• Task requirements
An exact transcription of the listing, without its images, is what the answer must contain.

= = =

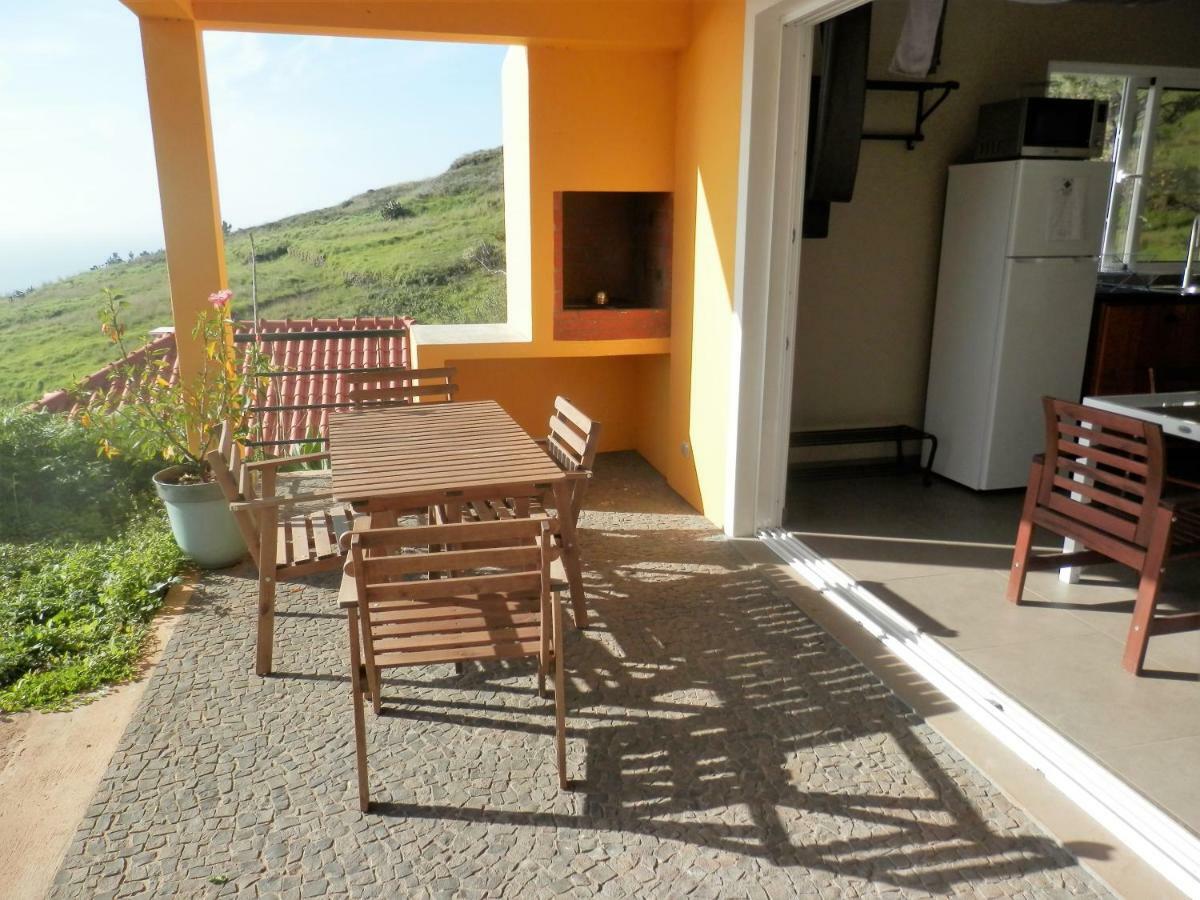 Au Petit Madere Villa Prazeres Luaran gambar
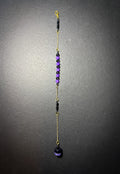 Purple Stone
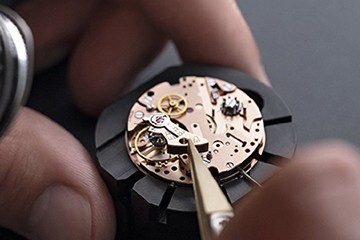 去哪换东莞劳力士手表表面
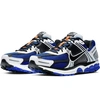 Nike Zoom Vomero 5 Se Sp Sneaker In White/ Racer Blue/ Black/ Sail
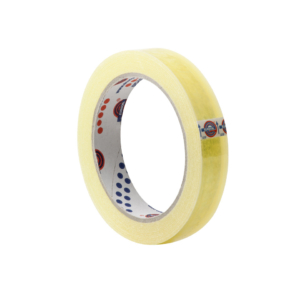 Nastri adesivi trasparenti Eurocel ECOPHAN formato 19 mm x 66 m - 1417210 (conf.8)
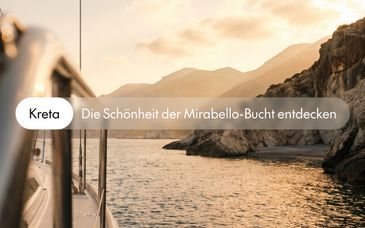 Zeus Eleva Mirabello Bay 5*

= = =

• Worked solution
 Au Petit Madere Villa Prazeres Luaran gambar
 Purple Stone
 去哪换东莞劳力士手表表面
 Nike Zoom Vomero 5 Se Sp Sneaker In White/ Racer Blue/ Black/ Sail
 Nastri adesivi trasparenti Eurocel ECOPHAN formato 19 mm x 66 m - 1417210 (conf.8)
 Zeus Eleva Mirabello Bay 5*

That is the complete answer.